## Data for this exercise
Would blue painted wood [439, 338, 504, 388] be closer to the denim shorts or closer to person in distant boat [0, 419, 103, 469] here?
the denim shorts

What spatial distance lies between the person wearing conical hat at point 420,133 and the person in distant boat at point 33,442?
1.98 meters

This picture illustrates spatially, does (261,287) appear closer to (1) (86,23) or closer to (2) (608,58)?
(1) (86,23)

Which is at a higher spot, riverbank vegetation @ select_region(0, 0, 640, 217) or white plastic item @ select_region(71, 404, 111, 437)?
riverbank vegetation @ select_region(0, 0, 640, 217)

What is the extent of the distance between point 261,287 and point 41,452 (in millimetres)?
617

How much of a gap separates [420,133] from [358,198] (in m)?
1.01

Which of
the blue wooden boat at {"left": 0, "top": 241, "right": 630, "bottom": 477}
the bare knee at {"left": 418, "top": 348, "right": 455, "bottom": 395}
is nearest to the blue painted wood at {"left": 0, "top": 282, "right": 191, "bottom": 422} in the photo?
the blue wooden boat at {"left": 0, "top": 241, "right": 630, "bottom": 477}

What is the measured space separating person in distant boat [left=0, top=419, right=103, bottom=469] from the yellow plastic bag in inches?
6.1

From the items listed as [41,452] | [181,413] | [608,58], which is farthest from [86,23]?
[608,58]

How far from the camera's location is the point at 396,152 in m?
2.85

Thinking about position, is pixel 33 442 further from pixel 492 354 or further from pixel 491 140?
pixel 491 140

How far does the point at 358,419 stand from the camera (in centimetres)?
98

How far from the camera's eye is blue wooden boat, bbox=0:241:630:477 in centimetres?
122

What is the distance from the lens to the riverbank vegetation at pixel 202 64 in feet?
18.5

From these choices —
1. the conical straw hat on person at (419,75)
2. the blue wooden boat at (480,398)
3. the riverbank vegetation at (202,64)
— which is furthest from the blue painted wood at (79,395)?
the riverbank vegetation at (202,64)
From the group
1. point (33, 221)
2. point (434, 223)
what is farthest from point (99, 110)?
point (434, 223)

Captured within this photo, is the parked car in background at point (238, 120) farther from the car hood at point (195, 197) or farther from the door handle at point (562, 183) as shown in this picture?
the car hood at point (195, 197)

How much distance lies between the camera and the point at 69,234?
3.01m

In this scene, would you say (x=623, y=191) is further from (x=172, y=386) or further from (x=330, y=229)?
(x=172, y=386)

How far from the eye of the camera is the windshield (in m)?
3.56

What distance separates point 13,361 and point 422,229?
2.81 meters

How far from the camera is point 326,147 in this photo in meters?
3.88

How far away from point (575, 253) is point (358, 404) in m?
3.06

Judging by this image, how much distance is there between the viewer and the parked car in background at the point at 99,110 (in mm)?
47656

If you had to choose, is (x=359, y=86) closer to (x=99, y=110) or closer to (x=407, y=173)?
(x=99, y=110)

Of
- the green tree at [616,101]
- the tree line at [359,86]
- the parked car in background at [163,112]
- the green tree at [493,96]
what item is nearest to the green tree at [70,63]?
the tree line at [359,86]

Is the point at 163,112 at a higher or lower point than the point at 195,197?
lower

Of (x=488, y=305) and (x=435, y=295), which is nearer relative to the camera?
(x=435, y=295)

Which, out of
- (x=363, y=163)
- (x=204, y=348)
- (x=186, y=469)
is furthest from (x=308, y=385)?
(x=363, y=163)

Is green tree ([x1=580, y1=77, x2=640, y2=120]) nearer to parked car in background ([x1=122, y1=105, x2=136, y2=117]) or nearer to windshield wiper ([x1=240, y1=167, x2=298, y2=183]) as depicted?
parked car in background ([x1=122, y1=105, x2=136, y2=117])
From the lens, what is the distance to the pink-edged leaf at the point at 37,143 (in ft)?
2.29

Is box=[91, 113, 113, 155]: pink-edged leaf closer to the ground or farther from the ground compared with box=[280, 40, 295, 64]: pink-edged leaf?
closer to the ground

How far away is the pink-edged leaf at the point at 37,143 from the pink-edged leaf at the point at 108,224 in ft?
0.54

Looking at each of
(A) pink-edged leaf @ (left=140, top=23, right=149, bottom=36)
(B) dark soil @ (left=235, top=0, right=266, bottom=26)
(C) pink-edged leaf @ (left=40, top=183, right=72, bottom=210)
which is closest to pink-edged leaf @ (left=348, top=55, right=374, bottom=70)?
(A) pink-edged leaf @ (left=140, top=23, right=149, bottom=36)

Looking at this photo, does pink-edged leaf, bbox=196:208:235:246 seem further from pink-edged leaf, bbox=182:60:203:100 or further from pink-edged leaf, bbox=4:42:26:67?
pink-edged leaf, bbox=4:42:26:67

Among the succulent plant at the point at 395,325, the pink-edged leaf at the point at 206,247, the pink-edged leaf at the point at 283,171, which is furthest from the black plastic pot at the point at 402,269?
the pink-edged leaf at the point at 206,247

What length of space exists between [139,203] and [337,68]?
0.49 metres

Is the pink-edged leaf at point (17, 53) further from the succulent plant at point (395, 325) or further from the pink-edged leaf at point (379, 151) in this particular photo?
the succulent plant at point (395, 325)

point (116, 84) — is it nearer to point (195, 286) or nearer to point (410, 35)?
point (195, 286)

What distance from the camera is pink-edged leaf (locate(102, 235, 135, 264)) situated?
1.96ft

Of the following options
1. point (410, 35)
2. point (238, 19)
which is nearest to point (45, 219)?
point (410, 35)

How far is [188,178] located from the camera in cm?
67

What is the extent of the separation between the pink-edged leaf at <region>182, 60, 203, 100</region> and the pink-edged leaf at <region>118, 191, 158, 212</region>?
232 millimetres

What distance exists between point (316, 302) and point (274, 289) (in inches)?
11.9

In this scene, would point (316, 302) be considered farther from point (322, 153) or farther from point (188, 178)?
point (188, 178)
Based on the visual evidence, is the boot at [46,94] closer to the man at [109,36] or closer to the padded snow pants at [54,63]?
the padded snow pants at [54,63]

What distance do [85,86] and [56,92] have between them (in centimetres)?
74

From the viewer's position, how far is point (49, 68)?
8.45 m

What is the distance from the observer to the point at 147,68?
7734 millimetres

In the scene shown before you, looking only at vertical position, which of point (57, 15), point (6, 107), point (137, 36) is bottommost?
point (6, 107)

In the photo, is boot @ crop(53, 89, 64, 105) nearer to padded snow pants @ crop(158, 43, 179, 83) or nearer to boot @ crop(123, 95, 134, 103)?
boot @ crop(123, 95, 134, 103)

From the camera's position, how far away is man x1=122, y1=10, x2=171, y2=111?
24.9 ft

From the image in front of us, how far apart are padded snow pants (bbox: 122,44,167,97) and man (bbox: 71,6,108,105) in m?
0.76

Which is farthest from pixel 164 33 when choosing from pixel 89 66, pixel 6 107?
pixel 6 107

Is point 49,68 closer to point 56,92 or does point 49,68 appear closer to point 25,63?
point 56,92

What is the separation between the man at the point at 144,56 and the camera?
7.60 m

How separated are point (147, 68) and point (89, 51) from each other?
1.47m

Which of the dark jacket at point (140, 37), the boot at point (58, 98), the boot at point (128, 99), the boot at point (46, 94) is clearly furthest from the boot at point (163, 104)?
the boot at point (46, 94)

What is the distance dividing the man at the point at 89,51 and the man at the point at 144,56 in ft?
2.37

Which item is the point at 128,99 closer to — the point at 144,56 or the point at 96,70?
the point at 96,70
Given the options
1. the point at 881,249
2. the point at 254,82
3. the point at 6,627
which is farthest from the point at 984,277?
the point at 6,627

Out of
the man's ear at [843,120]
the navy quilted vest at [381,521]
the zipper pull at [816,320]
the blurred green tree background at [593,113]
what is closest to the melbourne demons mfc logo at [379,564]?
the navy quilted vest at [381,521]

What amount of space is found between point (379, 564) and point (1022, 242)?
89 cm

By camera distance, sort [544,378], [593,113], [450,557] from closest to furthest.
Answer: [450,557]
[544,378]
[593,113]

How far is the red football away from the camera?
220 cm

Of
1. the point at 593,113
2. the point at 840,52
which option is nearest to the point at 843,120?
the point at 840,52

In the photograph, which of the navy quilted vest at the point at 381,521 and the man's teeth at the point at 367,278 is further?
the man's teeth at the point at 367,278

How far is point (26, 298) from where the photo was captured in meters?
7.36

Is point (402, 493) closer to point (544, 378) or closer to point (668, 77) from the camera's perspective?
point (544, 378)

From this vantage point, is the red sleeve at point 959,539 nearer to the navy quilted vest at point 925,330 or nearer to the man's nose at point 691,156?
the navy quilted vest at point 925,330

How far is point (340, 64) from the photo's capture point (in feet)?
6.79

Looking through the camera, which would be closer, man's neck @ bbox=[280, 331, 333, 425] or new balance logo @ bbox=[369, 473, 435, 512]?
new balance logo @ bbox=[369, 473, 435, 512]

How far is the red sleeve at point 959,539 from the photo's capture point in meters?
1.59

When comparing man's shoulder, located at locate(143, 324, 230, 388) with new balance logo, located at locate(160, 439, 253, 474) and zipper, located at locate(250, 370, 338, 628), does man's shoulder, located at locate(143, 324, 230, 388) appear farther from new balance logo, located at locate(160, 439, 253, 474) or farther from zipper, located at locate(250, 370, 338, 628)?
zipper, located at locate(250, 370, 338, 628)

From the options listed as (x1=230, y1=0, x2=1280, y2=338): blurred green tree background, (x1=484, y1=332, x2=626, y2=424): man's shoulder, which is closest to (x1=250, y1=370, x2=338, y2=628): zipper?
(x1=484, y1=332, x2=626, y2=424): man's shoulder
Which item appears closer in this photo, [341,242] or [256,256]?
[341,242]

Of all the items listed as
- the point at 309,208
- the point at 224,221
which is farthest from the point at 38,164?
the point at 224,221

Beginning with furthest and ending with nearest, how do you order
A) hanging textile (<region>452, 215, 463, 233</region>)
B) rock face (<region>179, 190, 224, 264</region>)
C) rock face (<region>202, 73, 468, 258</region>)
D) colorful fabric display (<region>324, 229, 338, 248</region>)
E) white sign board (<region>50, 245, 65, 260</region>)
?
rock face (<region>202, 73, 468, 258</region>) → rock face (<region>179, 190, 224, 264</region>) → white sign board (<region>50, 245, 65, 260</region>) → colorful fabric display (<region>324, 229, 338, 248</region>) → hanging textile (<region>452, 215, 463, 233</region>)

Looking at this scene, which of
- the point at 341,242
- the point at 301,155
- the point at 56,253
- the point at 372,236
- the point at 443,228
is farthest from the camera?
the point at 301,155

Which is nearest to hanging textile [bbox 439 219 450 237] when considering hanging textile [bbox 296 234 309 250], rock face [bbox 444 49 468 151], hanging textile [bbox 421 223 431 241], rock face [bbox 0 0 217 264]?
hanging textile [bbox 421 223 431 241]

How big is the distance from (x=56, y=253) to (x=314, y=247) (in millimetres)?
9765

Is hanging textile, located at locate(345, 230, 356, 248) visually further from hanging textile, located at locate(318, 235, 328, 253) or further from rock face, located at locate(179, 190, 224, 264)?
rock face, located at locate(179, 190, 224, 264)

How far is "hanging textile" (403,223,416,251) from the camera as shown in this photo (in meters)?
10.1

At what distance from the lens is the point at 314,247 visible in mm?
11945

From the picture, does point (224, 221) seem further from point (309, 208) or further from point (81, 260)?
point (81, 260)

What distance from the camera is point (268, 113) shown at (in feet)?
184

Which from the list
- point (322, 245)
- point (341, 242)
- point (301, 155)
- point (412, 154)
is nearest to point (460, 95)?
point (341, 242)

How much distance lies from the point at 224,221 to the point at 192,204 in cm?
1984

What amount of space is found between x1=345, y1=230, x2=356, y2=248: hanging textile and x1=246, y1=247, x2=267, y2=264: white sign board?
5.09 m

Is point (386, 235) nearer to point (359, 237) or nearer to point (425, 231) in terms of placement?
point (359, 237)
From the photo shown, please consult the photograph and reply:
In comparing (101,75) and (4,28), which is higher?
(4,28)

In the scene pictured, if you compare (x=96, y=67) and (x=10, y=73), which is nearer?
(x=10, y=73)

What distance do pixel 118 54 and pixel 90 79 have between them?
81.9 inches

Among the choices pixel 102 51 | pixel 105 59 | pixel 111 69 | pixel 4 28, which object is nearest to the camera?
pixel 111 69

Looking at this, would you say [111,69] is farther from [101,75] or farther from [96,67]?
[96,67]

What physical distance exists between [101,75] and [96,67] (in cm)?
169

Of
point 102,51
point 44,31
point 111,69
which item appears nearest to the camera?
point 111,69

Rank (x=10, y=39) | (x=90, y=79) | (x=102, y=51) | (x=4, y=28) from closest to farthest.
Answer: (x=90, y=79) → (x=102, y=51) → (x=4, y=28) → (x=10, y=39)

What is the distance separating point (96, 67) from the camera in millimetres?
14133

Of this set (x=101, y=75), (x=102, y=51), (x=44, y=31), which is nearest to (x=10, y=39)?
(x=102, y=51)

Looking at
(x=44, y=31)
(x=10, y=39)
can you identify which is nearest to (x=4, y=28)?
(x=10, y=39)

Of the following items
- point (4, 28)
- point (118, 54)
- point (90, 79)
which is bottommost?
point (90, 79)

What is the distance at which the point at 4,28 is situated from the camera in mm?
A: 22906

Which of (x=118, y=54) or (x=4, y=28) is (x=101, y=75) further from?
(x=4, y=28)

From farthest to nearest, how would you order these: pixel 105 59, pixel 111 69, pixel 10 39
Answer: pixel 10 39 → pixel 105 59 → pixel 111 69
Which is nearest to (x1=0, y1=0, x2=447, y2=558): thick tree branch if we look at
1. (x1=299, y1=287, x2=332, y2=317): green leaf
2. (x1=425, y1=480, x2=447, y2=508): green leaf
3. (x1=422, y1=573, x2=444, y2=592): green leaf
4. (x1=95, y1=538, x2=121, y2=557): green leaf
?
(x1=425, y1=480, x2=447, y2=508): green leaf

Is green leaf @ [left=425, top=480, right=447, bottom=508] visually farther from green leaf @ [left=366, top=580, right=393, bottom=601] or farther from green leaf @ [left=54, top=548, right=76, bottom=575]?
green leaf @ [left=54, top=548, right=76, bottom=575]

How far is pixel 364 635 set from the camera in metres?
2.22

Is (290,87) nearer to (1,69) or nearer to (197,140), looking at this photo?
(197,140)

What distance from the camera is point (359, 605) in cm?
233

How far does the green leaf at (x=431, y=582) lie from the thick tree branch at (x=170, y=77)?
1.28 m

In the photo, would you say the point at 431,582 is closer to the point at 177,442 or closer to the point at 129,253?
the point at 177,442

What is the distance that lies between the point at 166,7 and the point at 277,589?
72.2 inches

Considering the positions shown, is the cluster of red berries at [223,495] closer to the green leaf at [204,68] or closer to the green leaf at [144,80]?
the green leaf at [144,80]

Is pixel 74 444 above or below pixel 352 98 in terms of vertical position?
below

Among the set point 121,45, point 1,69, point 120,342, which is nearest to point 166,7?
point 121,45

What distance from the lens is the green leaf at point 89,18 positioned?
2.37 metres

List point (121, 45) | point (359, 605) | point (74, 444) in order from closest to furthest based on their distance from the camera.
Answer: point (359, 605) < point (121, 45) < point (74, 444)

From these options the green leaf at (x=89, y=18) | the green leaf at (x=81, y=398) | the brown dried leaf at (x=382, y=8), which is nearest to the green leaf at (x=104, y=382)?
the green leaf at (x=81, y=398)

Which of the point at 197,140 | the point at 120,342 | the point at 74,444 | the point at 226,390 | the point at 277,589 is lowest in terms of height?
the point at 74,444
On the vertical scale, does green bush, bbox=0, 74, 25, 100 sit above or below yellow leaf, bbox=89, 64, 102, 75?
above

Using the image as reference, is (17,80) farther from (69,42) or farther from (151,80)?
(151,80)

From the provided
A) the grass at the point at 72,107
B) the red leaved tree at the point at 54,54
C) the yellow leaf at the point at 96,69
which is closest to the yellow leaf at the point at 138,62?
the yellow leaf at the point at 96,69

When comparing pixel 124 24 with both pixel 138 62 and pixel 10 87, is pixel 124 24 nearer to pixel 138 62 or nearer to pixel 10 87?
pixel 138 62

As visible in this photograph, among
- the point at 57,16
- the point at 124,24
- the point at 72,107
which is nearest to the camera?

## Exercise directions
Copy, character for character, the lines from the line that holds "What distance from the camera is point (359, 605)" through the final line of the records above.

## Full response
What distance from the camera is point (359, 605) in cm?
233

How far does the green leaf at (x=431, y=582) lie from the thick tree branch at (x=170, y=77)?
1.28 m

In the photo, would you say the point at 431,582 is closer to the point at 177,442 or closer to the point at 129,253?
the point at 177,442

What is the distance that lies between the point at 166,7 and the point at 277,589?
72.2 inches

Considering the positions shown, is the cluster of red berries at [223,495] closer to the green leaf at [204,68] or closer to the green leaf at [144,80]?
the green leaf at [144,80]

Is pixel 74 444 above or below pixel 352 98 in terms of vertical position?
below

Among the set point 121,45, point 1,69, point 120,342, which is nearest to point 166,7?
point 121,45

What distance from the lens is the green leaf at point 89,18 positioned?
2.37 metres

List point (121, 45) | point (359, 605) | point (74, 444) in order from closest to furthest based on their distance from the camera.
Answer: point (359, 605) < point (121, 45) < point (74, 444)

From these options the green leaf at (x=89, y=18) | the green leaf at (x=81, y=398) | the brown dried leaf at (x=382, y=8), which is nearest to the green leaf at (x=104, y=382)?
the green leaf at (x=81, y=398)

Which of the point at 197,140 | the point at 120,342 | the point at 74,444 | the point at 226,390 | the point at 277,589 is lowest in terms of height?
the point at 74,444
On the vertical scale, does green bush, bbox=0, 74, 25, 100 sit above or below yellow leaf, bbox=89, 64, 102, 75?
above

Using the image as reference, is (17,80) farther from (69,42) or farther from (151,80)?
(151,80)

From the provided
A) the grass at the point at 72,107
B) the red leaved tree at the point at 54,54
C) the yellow leaf at the point at 96,69
which is closest to the yellow leaf at the point at 138,62?
the yellow leaf at the point at 96,69

When comparing pixel 124 24 with both pixel 138 62 and pixel 10 87, is pixel 124 24 nearer to pixel 138 62 or nearer to pixel 10 87?
pixel 138 62

As visible in this photograph, among
- the point at 57,16
- the point at 124,24
- the point at 72,107
which is nearest to the camera?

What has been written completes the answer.